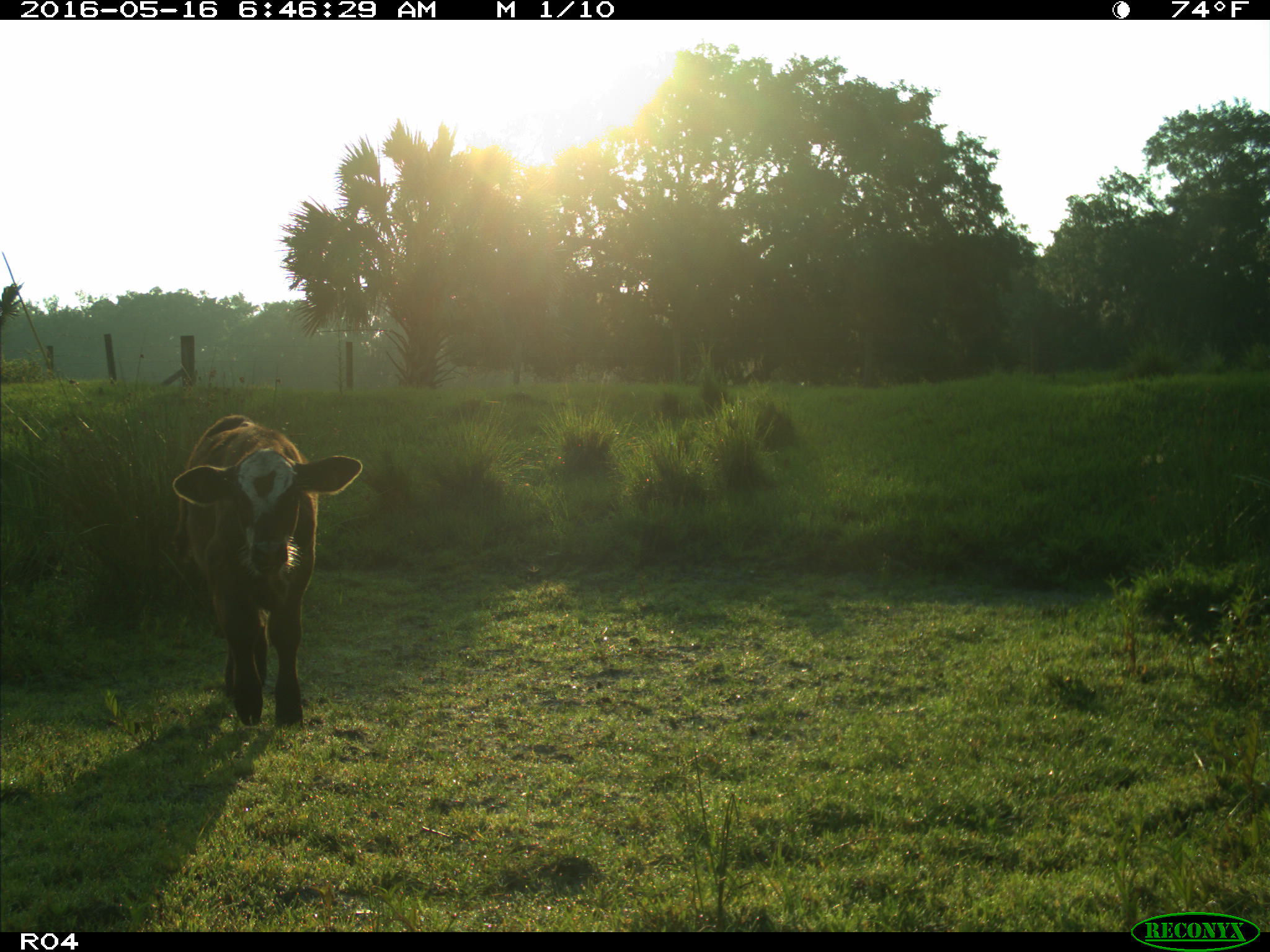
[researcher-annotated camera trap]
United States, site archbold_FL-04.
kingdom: Animalia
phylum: Chordata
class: Mammalia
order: Artiodactyla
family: Bovidae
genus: Bos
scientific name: Bos taurus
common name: domestic cow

> EXERCISE BRIEF: Please copy the data above exactly, omitting the pictures.

> ANSWER SECTION:
[researcher-annotated camera trap]
United States, site archbold_FL-04.
kingdom: Animalia
phylum: Chordata
class: Mammalia
order: Artiodactyla
family: Bovidae
genus: Bos
scientific name: Bos taurus
common name: domestic cow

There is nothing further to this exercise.